NIGERIA – Lagos State has announced plans to commission Sub-Saharan Africa’s largest food logistics hub in Ketu-Ereyun, Epe, a facility integrating cold storage, dry warehousing, processing and repackaging centres, capable of handling 1.5 million metric tonnes of food annually while activating a ₦500 billion (approximately US$303 million) Offtake Guarantee Fund.
The Lagos Central Food Systems and Logistics Hub addresses a critical gap in Nigeria’s food value chain: the absence of organised aggregation points and standardised packaging infrastructure.
Commissioner for Agriculture and Food Systems, Abisola Olusanya, explained that Lagos grapples with supply chain disruptions, rising transportation costs, poor storage infrastructure, and huge post-harvest losses due to its dependence on food supplies from outside the state.
Packaging at the Core of Food Preservation
Post-harvest losses in Nigeria are estimated at 30-50 percent for perishable crops.

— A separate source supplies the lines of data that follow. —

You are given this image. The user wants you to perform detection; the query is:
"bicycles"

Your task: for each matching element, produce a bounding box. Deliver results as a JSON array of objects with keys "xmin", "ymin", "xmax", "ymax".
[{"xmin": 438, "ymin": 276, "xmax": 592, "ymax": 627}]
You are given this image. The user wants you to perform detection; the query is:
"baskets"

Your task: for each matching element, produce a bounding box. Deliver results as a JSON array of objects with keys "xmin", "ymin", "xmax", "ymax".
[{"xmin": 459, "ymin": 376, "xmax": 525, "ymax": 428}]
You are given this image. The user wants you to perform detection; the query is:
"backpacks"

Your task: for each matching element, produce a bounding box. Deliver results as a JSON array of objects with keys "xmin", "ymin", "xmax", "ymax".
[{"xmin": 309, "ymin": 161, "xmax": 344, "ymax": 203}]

The hub’s repackaging centres are designed to address a fundamental packaging failure: food arriving from multiple smallholder farms in varied, non-standardised containers must be sorted, cleaned, and repackaged into uniform, market-ready packaging, graded cartons, sealed bags, or portioned trays, before distribution to retailers and food service operators.
For Lagos’s food system, this packaging standardisation is not cosmetic; it determines shelf life, transportability, and consumer trust.
Logistics as the Backbone of Food Security
The facility can accommodate over 1,500 trucks daily and features cold and dry storage facilities, warehouses, aggregation points, truck parks, and quality control laboratories.
The cold storage component preserves perishables; the digital trading platform adds price transparency, reducing the information asymmetry that often leaves farmers at the mercy of intermediary traders.
For logistics providers, the hub consolidates fragmented supply chains, allowing fuller truckloads, optimised routes, and reduced empty backhauls.
The Offtake Guarantee Mechanism
The ₦500 billion Offtake Guarantee Fund activates a guaranteed market for farmers, protecting them from price collapse while creating a predictable demand signal that farmers outside the state can plan around.
Olusanya stated that the first phase is scheduled for commissioning this year, marking a major turning point in Lagos State’s food systems transformation journey.
By aggregating demand at scale, the hub enables bulk purchasing of packaging materials, corrugated boxes, liners, labels, reducing per-unit costs that smaller distributors cannot achieve individually.